Single Threaded (zipf 0.9, 10m keys)
zig build bench -Doptimize=ReleaseFast
or
zig build bench -Doptimize=ReleaseFast -Dreplay=true -Dshards=1 -Dthreads=1 -Dauto='20:50000' -Dzipf='0.9' -Dkeys=10000000 -Dduration=10000
Single Threaded (zipf 0.7, 10m keys)
zig build bench -Doptimize=ReleaseFast -Dzipf='0.7'
or
zig build bench -Doptimize=ReleaseFast -Dreplay=true -Dshards=1 -Dthreads=1 -Dauto='20:50000' -Dzipf='0.7' -Dkeys=10000000 -Dduration=10000
Zigache is in its early stages. Our main priority is on implementing features, with performance improvements as a secondary priority. Here are some things we have planned for the future:
- 🧪 Improved benchmarking suite
- ⚙️ Runtime-configurable API
- 📦 Batch operations support
- 📊 Metrics and monitoring
- 🔄 Configuration to adjust eviction policies
- 🔓 Lock-free data structures
- 📚 More extensive examples
- ⚡️ Async (non-blocking) I/O operations
💡 We value your input! Have suggestions for our roadmap? Feel free to open an issue or start a discussion.
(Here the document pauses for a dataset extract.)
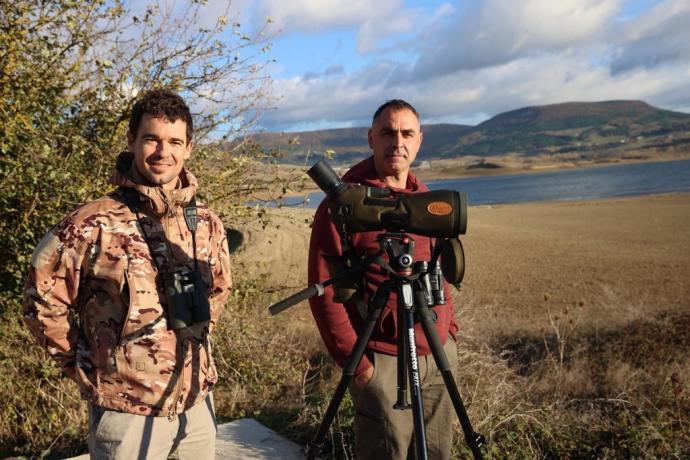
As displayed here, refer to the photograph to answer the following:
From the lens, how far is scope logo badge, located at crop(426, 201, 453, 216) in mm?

This project is licensed under the MIT License. See the LICENSE.md file for details.
Is Zigache production-ready?
Zigache is currently in early development. Although it has been tested and benchmarked, it may not yet be suitable for all production environments. If you decide to use it in a production setting, please report any problems you encounter.
Which eviction policy should I choose?
It depends on your use case:
- SIEVE: Best for high throughput and high hit rate. (recommended)
- TinyLFU: Best for customizability and high hit rate.
- S3FIFO: Decent throughput with a decent hit rate.
- LRU: Reliable for standard needs but falls behind compared to other options.
- FIFO: High throughput, but lowest hit rates.
Can I use Zigache in a multi-threaded environment?
Yes, Zigache supports thread-safe operations and sharding. Sharding reduces contention and there are plans to improve performance further in the future.
What type of keys does Zigache support?
Zigache supports most key types like strings, integers, structs, arrays, pointers, enums, and optionals. However, floats are not supported due to precision issues.
How can I contribute to Zigache?
We welcome contributions! Please follow the Zig Style Guide and ensure that your changes include appropriate tests.